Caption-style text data
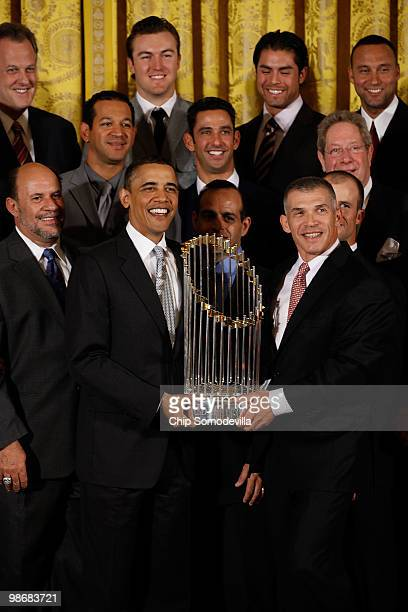 President Barack Obama and New York Yankees Manager Joe Girardi hold the Major League Baseball Commissioner's Trophy while posing for photographs...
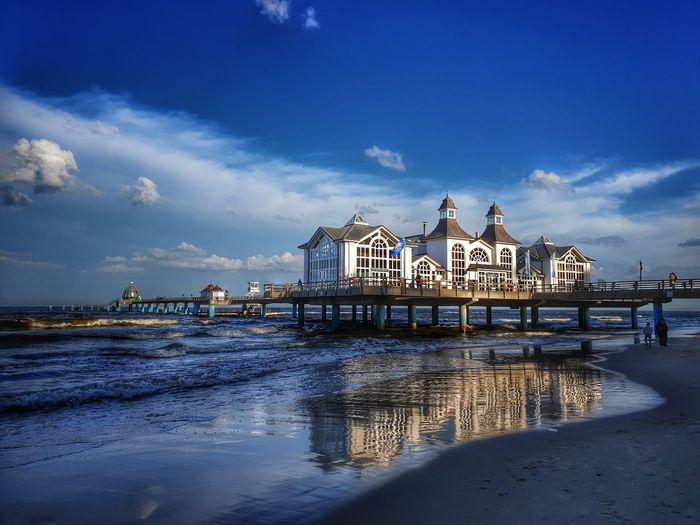 View of pier on beach against buildings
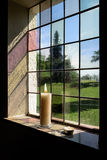 Burning candles in a window Stock Image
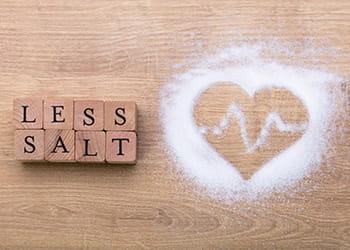 Heart made from salt and blocks beside reading Less Salt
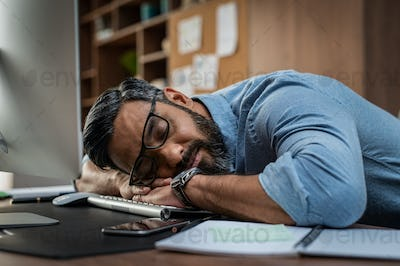 Tired businessman sleeping on computer desk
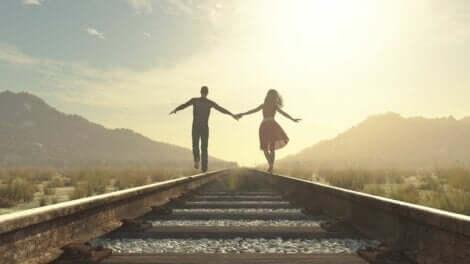 Ett lyckligt par som går längst ett tågspår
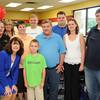 OMEGA & Little General host Make-A-Wish event. Pictured from left front row, Janet Vineyard, president OMEGA and Logan, 9, of Anstead, Make-A-Wish child,  middle row from left, Jim Meadows, manager Crab Orchard Little General, Kim Wayne, retail Little General, Danny Sullivan, retail merchantdise Little General, Jennifer Brooks, retail supervisor Little General and Dustin Darby, retail operation Little General, back row from left, Tambra Cheman, regional development & community liaison Make-A-Wish, Lars, 17, of Hinton, Make-A-Wish child and Brian Wagh, director of retail Little General.<br /> Rick Barbero/The Register-Herald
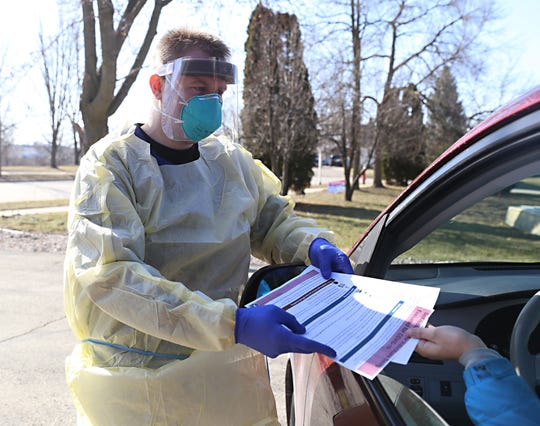 Registered Nurse Zach Goiffon gives post-COVID-19 testing information at the drive-thru testing site developed by Marshfield Medical Center-Beaver Dam and Dodge County Public Health Tuesday.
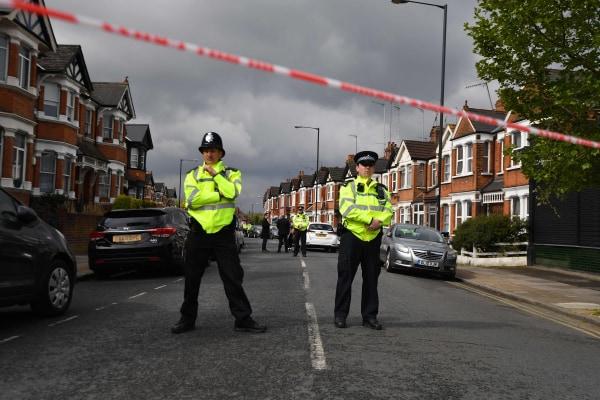 Image: Police cordon off London road after anti-terror raid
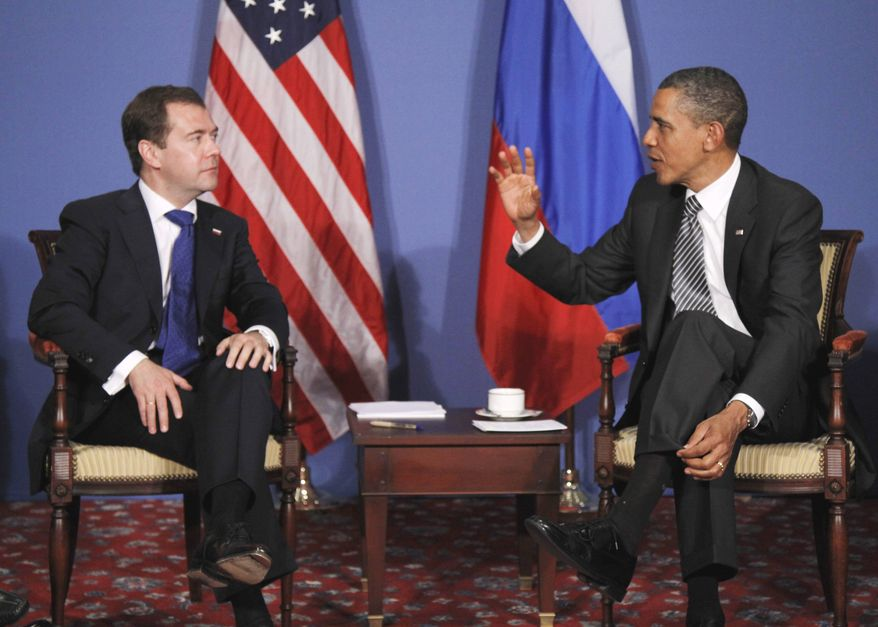 President Obama meets with Russian President Dmitry Medvedev on the sidelines of the G-8 summit in Deauville, France, on Thursday, May 26, 2011. (AP Photo/Charles Dharapak)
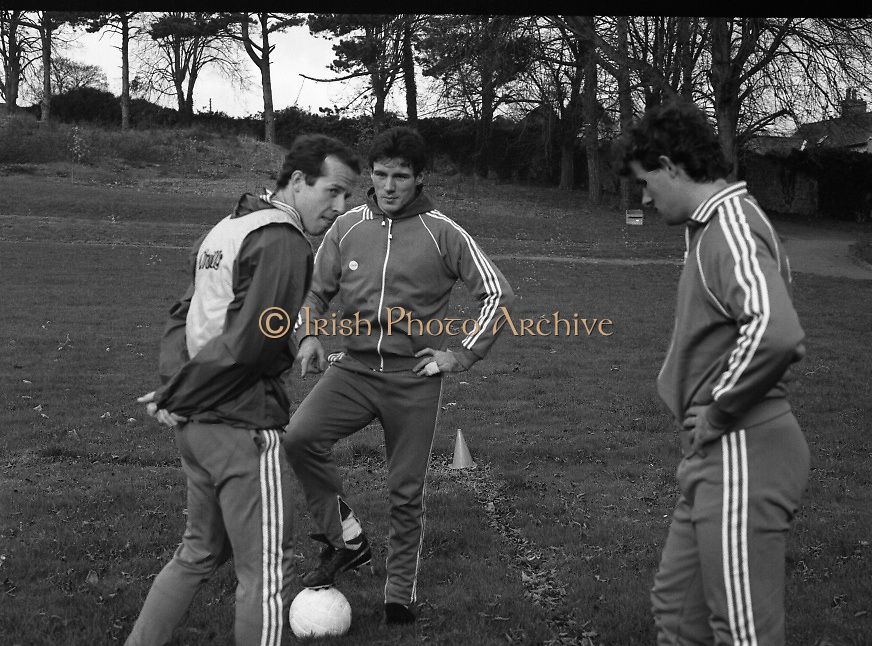 Ireland Soccer Team Training.1983.14.11.1983.11.14.1983.14th November 1983..The Ireland Soccer team trained, for the forthcoming match against Malta, at Stewarts Hospital,Palmerstown Dublin..Picture shows Liam Brady,Frank Stapleton and Kevin Moran at the beginning of the warm up..The game against Malta was played at Lansdowne Road,Dublin.Ireland ran out 8 nil winners.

_Exercise directions_
Exactly as written, repeat the lines from the beginning of the entries up to and including the line with "Ett lyckligt par som går längst ett tågspår", but not the pictures.

_Response to this exercise_
 President Barack Obama and New York Yankees Manager Joe Girardi hold the Major League Baseball Commissioner's Trophy while posing for photographs...
 View of pier on beach against buildings
 Burning candles in a window Stock Image
 Heart made from salt and blocks beside reading Less Salt
 Tired businessman sleeping on computer desk
 Ett lyckligt par som går längst ett tågspår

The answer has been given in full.